Серафима Петровна инстинктивно спрятала ноги под лавку.
— Они у меня болят, — сказала она тихо.
Когда Серафима Петровна вышла в сапогах на середину подвала, прошлась, тихо пристукнула каблуком, забылось увиденное.
— Барыня угорела, — запела Серафима Петровна, — много сахару поела…
— Барыня, барыня, сударыня-барыня… — захлопали мы в ладоши, даже Ванятка заулыбался, засмеялся взахлеб и ударил ладушки.
Потом начались разговоры, пересыпчатые и откровенные.
Серафима Петровна опросила Степку-Лешку, как его фамилия.
— Не имеет значения, — неожиданно помрачнел моряк. — Мне ее выправили.
— А как настоящая? Хоть знать, кого благодарить.
— От отца я отрекся. — Степка-Лешка сдвинул на столе миски. Он глядел в пол.
— Как? — села рядом на лавку Серафима Петровна, разгоряченная пляской.

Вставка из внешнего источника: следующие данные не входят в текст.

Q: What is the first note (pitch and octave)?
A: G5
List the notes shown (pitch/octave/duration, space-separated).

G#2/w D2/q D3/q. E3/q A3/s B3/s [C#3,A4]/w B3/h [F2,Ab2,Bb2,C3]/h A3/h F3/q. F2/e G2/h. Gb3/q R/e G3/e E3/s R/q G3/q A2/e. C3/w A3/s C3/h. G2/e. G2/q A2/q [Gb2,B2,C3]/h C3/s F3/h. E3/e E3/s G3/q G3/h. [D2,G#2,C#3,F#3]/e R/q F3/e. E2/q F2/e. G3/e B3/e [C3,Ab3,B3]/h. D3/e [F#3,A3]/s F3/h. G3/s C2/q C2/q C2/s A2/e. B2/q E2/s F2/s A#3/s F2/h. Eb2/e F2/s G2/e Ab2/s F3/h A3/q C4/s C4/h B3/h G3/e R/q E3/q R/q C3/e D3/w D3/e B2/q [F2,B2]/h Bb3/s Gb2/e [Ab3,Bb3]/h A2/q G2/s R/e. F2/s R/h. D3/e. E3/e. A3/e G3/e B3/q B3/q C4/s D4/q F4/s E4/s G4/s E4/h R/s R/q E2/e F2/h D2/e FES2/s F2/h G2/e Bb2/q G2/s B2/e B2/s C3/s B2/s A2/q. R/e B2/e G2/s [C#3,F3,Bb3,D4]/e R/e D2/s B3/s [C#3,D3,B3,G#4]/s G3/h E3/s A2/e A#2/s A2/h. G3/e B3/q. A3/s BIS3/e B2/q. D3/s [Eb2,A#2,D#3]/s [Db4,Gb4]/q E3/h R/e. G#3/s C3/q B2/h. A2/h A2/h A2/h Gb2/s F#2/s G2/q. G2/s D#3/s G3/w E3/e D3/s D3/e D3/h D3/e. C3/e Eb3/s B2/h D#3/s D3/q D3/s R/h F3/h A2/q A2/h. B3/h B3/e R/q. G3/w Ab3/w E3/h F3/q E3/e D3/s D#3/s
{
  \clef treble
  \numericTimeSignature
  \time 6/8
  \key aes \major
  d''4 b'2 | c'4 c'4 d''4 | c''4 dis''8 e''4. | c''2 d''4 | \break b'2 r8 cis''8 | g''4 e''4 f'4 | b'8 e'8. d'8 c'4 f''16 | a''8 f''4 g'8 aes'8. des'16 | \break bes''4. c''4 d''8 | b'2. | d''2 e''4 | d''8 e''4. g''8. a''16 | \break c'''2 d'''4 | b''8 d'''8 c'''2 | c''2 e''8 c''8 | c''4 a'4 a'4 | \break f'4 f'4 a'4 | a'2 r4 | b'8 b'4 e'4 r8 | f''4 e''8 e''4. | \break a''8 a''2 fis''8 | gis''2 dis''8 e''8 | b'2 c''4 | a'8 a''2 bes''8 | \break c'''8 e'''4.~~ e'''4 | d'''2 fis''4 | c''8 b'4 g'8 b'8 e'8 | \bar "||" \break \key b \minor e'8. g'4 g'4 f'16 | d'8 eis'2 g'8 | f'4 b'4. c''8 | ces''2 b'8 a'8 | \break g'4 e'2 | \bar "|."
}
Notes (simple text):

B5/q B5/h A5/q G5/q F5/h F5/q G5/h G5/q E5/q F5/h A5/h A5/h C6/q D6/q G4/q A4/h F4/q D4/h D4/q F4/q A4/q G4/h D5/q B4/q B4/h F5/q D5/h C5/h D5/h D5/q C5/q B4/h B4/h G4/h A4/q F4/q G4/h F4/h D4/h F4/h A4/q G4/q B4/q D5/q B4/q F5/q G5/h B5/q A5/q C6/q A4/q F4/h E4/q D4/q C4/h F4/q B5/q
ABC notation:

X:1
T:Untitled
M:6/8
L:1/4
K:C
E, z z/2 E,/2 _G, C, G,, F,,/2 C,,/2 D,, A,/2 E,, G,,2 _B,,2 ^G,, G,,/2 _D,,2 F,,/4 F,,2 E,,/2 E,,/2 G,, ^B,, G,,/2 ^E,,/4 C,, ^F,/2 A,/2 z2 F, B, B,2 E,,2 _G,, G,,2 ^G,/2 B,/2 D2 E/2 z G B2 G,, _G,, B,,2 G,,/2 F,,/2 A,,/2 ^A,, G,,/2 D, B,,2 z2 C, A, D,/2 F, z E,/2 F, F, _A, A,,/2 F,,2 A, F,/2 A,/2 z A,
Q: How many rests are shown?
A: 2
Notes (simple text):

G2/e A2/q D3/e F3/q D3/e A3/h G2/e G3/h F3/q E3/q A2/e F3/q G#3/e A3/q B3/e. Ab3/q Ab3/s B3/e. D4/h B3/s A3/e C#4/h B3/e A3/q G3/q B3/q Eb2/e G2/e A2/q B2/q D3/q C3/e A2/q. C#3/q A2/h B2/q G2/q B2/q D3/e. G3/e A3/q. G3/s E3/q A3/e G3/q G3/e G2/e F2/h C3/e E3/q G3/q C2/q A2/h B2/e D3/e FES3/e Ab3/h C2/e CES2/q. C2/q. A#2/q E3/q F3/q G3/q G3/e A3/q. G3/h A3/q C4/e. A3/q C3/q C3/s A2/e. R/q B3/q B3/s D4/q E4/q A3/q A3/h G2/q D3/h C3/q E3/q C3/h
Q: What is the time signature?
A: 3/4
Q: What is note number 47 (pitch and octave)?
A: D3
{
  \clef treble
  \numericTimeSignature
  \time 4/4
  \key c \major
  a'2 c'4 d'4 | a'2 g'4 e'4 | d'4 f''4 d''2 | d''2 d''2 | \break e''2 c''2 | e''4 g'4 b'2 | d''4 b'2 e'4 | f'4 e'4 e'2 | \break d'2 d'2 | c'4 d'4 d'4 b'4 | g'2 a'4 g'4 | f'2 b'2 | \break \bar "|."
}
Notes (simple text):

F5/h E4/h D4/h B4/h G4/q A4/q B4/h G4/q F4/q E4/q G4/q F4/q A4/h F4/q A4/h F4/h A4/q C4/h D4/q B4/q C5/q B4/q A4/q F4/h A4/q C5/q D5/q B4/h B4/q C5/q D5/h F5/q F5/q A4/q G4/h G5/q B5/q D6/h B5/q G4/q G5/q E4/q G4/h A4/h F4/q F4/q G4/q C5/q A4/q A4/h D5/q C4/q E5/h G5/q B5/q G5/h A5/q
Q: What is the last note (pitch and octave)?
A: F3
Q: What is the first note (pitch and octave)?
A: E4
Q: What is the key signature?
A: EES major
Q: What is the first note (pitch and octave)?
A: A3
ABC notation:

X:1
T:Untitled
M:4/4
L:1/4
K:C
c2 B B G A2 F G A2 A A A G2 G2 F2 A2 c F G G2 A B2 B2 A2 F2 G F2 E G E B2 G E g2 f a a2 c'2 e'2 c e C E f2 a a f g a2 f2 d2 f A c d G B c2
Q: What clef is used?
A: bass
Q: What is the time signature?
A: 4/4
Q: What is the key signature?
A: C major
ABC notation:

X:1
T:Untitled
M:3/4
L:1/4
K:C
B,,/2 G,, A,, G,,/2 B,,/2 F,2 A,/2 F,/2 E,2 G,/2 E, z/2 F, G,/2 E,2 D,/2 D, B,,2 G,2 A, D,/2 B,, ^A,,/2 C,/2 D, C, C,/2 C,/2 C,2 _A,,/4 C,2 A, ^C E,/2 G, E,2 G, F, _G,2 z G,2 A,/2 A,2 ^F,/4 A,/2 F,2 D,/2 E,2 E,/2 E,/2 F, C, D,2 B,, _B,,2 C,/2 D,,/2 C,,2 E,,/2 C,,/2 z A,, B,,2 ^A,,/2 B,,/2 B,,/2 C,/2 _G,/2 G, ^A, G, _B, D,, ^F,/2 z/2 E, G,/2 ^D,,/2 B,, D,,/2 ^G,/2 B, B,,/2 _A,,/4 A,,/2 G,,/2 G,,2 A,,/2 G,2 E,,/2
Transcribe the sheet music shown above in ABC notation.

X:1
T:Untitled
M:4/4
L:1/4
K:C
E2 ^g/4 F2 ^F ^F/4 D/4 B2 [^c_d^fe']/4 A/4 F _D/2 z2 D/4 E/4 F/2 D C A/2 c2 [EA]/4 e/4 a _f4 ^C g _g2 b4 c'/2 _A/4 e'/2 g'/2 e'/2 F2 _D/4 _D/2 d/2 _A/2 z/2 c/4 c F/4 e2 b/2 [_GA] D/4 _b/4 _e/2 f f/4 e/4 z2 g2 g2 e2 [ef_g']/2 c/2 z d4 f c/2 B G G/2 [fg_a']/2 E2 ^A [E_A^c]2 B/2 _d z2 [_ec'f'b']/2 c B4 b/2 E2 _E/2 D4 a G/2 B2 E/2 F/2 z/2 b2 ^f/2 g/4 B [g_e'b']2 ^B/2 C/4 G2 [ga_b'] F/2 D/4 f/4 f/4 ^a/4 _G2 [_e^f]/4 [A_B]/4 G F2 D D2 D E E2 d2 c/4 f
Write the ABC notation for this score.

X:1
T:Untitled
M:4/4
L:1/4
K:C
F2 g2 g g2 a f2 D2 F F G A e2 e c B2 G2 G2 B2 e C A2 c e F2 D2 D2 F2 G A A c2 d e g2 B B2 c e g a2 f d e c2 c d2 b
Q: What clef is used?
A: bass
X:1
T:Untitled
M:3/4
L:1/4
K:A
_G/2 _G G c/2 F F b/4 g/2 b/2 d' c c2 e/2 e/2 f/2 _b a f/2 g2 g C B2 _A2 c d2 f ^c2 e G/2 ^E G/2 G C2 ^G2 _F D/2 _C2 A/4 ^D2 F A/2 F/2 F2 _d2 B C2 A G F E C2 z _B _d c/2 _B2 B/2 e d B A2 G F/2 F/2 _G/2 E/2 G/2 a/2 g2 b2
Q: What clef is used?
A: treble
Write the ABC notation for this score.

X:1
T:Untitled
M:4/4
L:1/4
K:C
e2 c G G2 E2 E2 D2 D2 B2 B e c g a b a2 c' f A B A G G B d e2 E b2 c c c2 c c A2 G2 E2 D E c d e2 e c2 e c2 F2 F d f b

— Ума не приложу, — сказал моряк. — Не прощу себе.
— Кто отец-то был?
— Отец? Отец был герой. Командиром в гражданскую, воевал в Испании, потом попал во Францию, интернировали, а когда приехал…
— Да, — посерьезнела Серафима Петровна. — Обилие порождает расточительность. Выше голову, не будем вспоминать. Поняла. Многих зацепило. Угомонитесь, ребятишки. Я хотела назвать Ванечку Ермаком, в честь Ермака Тимофеевича, покорителя Сибири, да муж возражал, пришлось согласиться, он ожидал наследника нашей учительской династии. Моя прабабка была из разночинцев.
— Знаю, проходил, — сказал Степка-Лешка. — Чернышевский, Добролюбов.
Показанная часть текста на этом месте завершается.